==== 抜粋文 ====

図1は、本発明の一実施形態によるΔΣA/D変換器の(1ビットDAC+加算+積分)演算回路の回路構成例を示す図である。なお、本実施形態によるΔΣA/D変換器の構成は、図6に示したΔΣA/D変換器の構成と同様である。すなわち、本実施形態によるΔΣA/D変換器は、入力される差動アナログ信号をΔΣ変調するΔΣ変調器、及びΔΣ変調信号を基にA/D変換結果(デジタルデータ)を生成するデシメーションフィルタを有する。
【0044】
図1に示す差動構造の(1ビットDAC+加算+積分)演算回路は、入力電圧に2値の参照電圧(リファレンス電圧)を加えた値を積分する演算回路であり、例えばΔΣA/D変換器が有するΔΣ変調器の第一段目の演算回路として用いられる。
【0045】
図1において、C1P及びC1Mはサンプリング容量であり、C2P及びC2Mは積分容量である。また、C3PA、C3PB、C3MA、及びC3MBは、リファレンス容量である。すなわち、本実施形態における演算回路では、正側ノードに2つのリファレンス容量C3PA及びC3PBが設けられ、負側ノードに2つのリファレンス容量C3MA及びC3MBが設けられる。容量C1P及びC1Mの容量値は同一のC1とし、容量C2P及びC2Mの容量値は同一のC2とし、容量C3PA、C3PB、C3MA、及びC3MBの容量値は同一のC3とする。

==== 提供資料 ====

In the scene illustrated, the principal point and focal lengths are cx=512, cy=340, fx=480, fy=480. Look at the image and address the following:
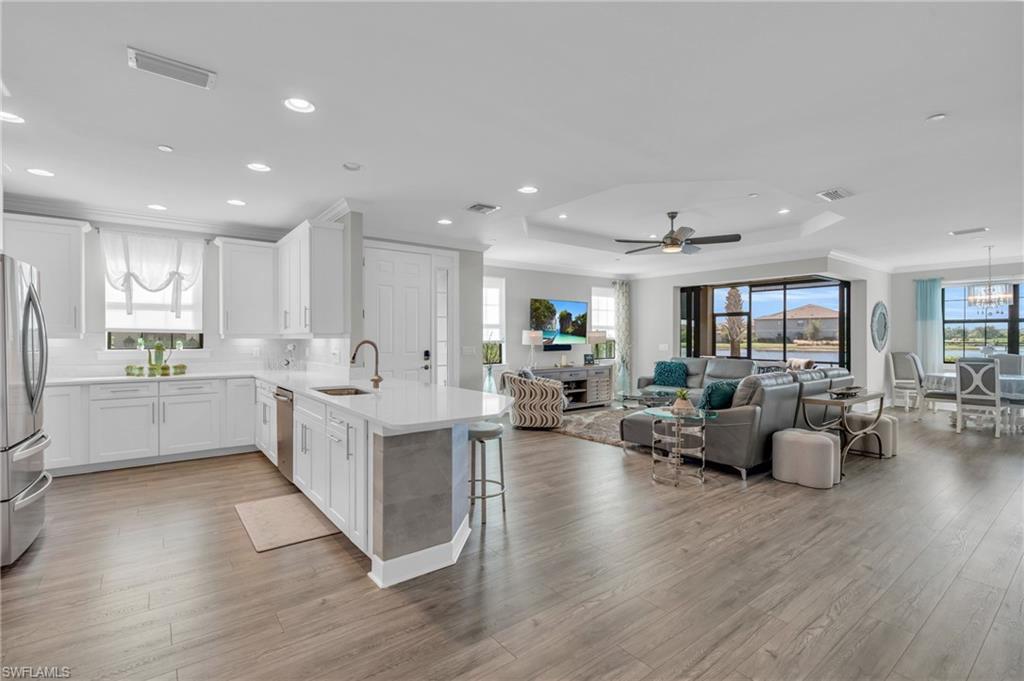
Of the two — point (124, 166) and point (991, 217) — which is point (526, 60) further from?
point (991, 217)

====
==== 提供資料 ====

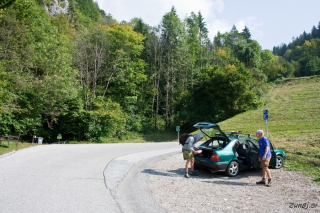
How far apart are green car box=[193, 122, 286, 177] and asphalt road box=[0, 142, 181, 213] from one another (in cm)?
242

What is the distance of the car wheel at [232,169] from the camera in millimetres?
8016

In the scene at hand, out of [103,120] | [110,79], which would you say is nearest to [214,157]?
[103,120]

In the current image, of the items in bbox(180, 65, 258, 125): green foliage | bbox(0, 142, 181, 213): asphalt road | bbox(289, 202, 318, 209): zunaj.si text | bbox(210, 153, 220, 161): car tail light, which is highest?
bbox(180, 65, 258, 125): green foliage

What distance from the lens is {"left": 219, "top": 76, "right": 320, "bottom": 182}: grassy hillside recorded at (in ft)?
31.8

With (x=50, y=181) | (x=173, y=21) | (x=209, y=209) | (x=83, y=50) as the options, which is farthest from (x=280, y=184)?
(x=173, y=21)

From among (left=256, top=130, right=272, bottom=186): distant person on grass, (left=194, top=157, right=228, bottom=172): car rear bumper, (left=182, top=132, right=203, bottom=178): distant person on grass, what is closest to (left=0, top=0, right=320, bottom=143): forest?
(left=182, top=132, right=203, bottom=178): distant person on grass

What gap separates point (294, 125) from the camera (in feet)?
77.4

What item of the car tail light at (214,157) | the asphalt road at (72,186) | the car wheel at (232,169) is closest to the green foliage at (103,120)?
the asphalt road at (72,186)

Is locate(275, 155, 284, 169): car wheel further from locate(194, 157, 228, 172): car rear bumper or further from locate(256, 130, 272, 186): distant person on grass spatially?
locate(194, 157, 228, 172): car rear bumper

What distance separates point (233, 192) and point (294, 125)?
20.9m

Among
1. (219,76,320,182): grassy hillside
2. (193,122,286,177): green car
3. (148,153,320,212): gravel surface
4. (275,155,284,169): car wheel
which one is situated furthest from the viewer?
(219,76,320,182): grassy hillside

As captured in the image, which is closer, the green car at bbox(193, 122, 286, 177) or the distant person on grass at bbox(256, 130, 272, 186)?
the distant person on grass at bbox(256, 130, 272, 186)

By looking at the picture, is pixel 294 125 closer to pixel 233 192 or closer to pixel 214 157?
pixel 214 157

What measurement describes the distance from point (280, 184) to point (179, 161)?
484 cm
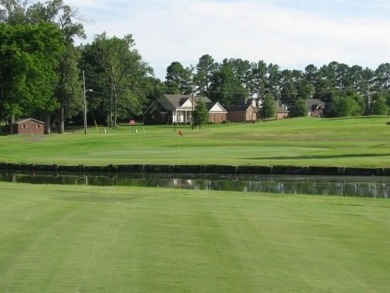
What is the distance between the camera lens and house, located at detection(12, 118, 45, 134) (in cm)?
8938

====

* [指示] ΔΣA/D変換器についての抜粋文から、「図1は、本発明の一実施形態に」から「の演算回路として用いられる。」までを一字一句そのまま書き写せ。 上のエントリはこの作業には使わない。

* [解答]
図1は、本発明の一実施形態によるΔΣA/D変換器の(1ビットDAC+加算+積分)演算回路の回路構成例を示す図である。なお、本実施形態によるΔΣA/D変換器の構成は、図6に示したΔΣA/D変換器の構成と同様である。すなわち、本実施形態によるΔΣA/D変換器は、入力される差動アナログ信号をΔΣ変調するΔΣ変調器、及びΔΣ変調信号を基にA/D変換結果(デジタルデータ)を生成するデシメーションフィルタを有する。
【0044】
図1に示す差動構造の(1ビットDAC+加算+積分)演算回路は、入力電圧に2値の参照電圧(リファレンス電圧)を加えた値を積分する演算回路であり、例えばΔΣA/D変換器が有するΔΣ変調器の第一段目の演算回路として用いられる。